Wind Scourge: Wichita’s new baseball team name doesn’t blow us away
After Wichita’s new Triple-A baseball team announced its name and logo Wednesday, it didn’t take long for residents to share their opinions:
And they call the Wind Surge pariah.
“I think that if you and I were drunk, high and having periodic grand mal seizures, we could come up with a dozen better names in half an hour,” my friend Matt wrote on my Facebook page.
“I have wind surge after drinking beer and eating tacos,” another friend wrote.
“Lame.”
“Disappointing.”
“The worst.”
“I’m embarrassed for y’all.”
And oh, the fart jokes. Even hometown sweetheart Kirstie Alley joined the chorus:
After months of speculation — during which the organization formerly known as Wichita Baseball 2020 floated four possible team names and two more logos — the Wind Surge name and winged horse logo seemed to fly in out of the blue.
I remember a conversation I had with Mayor Jeff Longwell in February, during which he said his idea for Wichita’s new ball team was Pegasus, in honor of the Boeing KC-46 tankers that landed at McConnell Air Force Base earlier this year.
On Thursday, Longwell denied any involvement in the team name or logo.
“Nope,” he said in an e-mail. “All of the naming was done by the team.”
What is a wind surge? It’s a coastal term — a rise in water level along a coastline that’s caused by heavy winds, like a storm surge during a hurricane. Makes no regional sense, considering Wichita is about as landlocked as you can get.
So the name isn’t great. It’s also not so bad that it’s great, in the realm of the Savannah Bananas, or the Hartford Yard Goats, or my personal favorite, the Rocket City Trash Pandas.
But despite a Change.org petition that by 2:30 p.m.

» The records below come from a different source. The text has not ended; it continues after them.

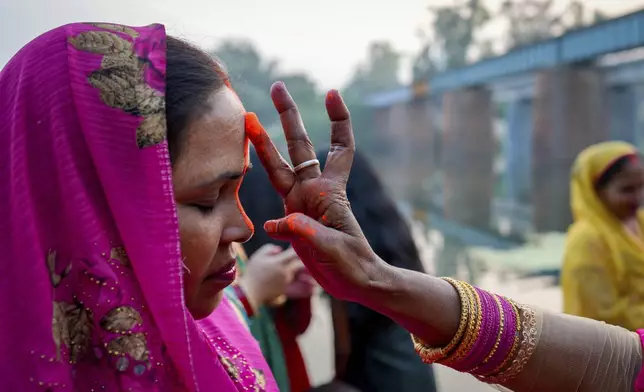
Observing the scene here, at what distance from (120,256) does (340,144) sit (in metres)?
0.54

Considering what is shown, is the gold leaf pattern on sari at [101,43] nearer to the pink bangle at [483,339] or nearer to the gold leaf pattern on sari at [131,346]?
the gold leaf pattern on sari at [131,346]

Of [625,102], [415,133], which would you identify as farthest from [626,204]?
[415,133]

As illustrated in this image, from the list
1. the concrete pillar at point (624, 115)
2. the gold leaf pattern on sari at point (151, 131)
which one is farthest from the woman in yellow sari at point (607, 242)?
the concrete pillar at point (624, 115)

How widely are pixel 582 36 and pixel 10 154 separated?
1243cm

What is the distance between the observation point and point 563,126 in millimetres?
13008

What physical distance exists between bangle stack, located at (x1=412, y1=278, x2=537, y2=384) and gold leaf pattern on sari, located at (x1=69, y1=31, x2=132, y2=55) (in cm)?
97

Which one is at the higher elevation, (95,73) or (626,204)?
(95,73)

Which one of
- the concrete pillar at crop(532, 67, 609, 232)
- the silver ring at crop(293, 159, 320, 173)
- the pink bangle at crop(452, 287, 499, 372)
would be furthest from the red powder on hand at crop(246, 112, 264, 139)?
the concrete pillar at crop(532, 67, 609, 232)

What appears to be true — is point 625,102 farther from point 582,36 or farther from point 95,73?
point 95,73

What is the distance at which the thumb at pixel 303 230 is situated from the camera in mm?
1289

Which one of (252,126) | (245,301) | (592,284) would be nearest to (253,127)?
(252,126)

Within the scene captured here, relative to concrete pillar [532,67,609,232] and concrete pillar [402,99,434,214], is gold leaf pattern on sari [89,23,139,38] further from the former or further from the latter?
concrete pillar [402,99,434,214]

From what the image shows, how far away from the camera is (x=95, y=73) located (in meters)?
1.10

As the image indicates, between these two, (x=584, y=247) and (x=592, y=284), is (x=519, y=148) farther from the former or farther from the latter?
(x=592, y=284)
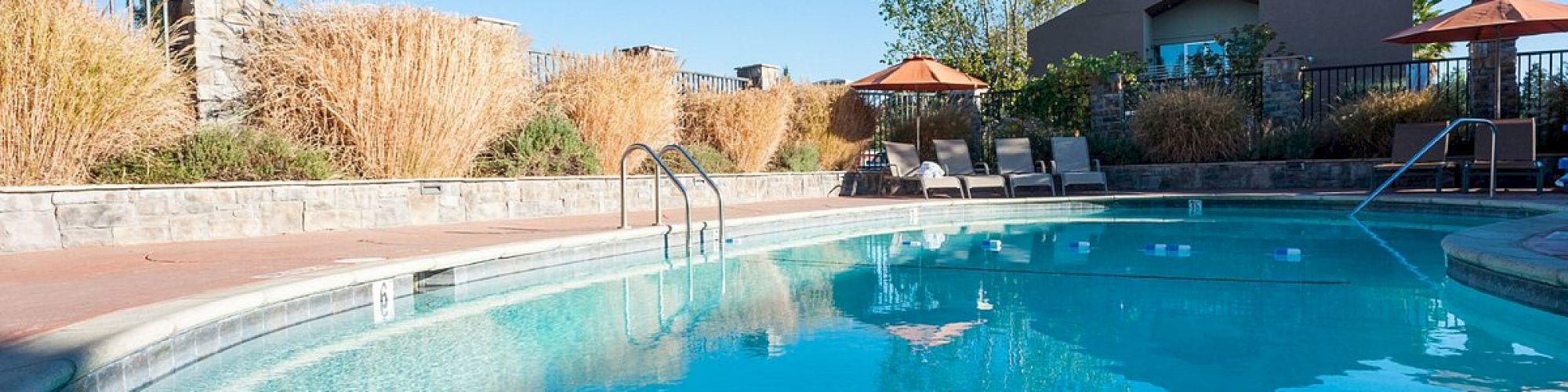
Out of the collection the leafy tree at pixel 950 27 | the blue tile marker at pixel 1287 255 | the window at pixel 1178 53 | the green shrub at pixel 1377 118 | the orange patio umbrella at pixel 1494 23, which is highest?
the leafy tree at pixel 950 27

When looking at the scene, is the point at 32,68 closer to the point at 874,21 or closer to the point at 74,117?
the point at 74,117

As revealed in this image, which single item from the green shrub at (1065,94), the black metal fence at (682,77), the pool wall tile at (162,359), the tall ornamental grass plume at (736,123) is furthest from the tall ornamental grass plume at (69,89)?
the green shrub at (1065,94)

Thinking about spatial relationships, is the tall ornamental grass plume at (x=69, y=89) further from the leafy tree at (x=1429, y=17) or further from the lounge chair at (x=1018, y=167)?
the leafy tree at (x=1429, y=17)

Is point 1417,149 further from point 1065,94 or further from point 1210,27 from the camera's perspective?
point 1210,27

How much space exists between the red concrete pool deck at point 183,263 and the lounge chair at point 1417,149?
523cm

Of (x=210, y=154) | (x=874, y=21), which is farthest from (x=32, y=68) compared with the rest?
(x=874, y=21)

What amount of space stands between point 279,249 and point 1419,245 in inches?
292

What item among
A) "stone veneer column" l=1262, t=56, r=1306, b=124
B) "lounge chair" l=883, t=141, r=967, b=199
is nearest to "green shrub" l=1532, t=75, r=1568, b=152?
"stone veneer column" l=1262, t=56, r=1306, b=124

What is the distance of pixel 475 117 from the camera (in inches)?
326

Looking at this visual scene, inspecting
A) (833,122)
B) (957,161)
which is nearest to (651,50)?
(833,122)

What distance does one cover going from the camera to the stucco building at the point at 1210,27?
20.3 metres

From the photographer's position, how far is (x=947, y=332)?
4332 mm

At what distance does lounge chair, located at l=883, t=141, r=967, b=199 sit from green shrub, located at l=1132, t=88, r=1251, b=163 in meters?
2.54

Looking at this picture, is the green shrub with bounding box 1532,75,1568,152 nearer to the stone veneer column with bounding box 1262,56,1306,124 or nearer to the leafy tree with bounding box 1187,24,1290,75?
the stone veneer column with bounding box 1262,56,1306,124
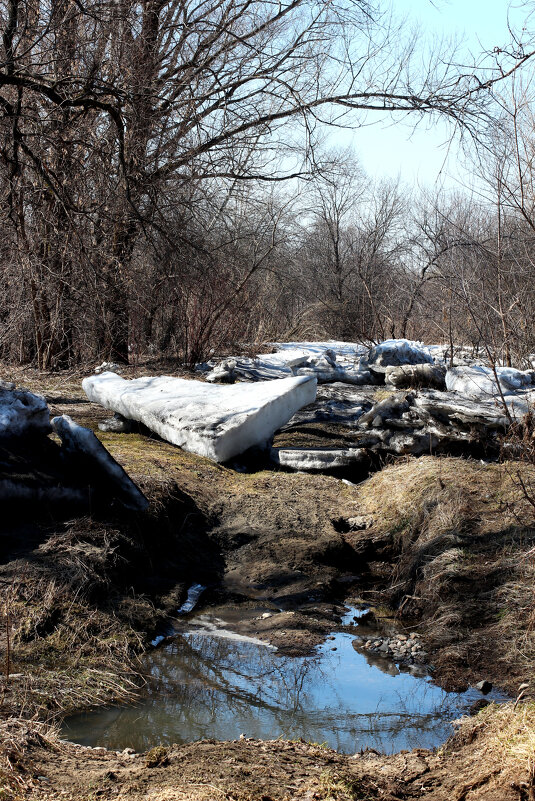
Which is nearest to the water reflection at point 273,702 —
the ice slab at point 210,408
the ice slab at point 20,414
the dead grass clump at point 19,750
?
the dead grass clump at point 19,750

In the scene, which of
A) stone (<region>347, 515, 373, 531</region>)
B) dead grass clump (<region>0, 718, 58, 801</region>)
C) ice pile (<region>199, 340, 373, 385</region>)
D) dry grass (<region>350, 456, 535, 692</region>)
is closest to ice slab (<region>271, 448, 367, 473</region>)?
dry grass (<region>350, 456, 535, 692</region>)

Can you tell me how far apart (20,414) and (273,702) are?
278cm

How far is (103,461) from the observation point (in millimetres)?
5047

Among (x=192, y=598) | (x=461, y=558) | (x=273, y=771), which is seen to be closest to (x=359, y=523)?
(x=461, y=558)

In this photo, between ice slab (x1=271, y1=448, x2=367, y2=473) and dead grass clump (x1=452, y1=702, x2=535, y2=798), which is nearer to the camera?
dead grass clump (x1=452, y1=702, x2=535, y2=798)

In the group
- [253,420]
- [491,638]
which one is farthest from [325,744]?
[253,420]

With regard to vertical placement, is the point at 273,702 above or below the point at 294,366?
below

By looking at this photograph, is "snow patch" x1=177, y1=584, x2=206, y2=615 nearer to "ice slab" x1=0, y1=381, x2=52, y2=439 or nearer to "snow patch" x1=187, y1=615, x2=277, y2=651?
"snow patch" x1=187, y1=615, x2=277, y2=651

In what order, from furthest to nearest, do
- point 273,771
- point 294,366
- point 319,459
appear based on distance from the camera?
point 294,366
point 319,459
point 273,771

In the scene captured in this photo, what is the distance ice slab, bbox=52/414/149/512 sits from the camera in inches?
199

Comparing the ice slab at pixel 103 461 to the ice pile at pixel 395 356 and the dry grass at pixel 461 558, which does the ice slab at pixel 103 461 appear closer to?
the dry grass at pixel 461 558

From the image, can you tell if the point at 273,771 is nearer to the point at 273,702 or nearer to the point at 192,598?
the point at 273,702

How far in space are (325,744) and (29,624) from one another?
1.67 metres

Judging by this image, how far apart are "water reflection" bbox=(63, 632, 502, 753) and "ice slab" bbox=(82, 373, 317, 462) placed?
10.5ft
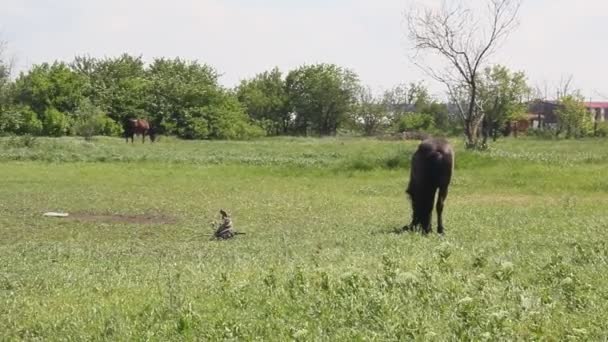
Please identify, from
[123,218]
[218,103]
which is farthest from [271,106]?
[123,218]

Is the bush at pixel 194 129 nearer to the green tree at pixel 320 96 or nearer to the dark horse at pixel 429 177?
the green tree at pixel 320 96

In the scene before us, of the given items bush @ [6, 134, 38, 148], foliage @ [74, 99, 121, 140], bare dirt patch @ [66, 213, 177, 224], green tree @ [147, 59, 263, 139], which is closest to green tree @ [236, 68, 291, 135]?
Result: green tree @ [147, 59, 263, 139]

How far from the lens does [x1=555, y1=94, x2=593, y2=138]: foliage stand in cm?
7075

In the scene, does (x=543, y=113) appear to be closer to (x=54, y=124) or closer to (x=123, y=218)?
(x=54, y=124)

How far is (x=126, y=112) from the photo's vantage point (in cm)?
6056

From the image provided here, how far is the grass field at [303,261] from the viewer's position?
218 inches

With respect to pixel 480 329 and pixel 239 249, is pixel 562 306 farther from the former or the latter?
pixel 239 249

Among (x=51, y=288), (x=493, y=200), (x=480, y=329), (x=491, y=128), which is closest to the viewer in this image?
(x=480, y=329)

Thursday had more than 7,000 signatures, it looks like the Wind Surge might be here to stay. For one thing, there’s a store across the street from the ball park construction site that’s full of Wind Surge and Pegasus merchandise.
It’s understandable that many Wichitans — even baseball enthusiasts — feel betrayed by the process that brought us the Wind Surge. Unlike the Trash Pandas team in Madison, Alabama, which decided its name with a public online vote, the months-long rollout of potential Wichita names seems insincere and meaningless.
Why gauge public opinion on the River Riders, 29’ers, Linemen or Doo-dahs if they were never in the running? How can you inspire passion for a team if local fans don’t feel a sense of involvement or ownership?
Unfortunately, the name seems like it’s just another chapter in the series of backroom deals and secret negotiations that brought the baseball team and its downtown stadium to Wichita.
All we can do now, I suppose, is embrace the Wind Surge in all its flatulent glory.
Team cheer? Let’s blow raspberries.
When the opposing team takes the field, our JumboTron could feature the scene from “Monty Python and the Holy Grail,” in which a French character portrayed by John Cleese shouts, “I fart in your general direction.”
As for our new Pegasus mascot, perhaps it could be recycled from the old Wichita Wranglers one: Stick some blue wings on Wilbur Wrangler, give him a new jersey, and call it good.
Some Wichitans predict that new name may grow on us, and that could be the case. Not everyone loved the Wingnuts when their name and logo were first introduced.
For now, though, of the Wind Surge — not a big fan.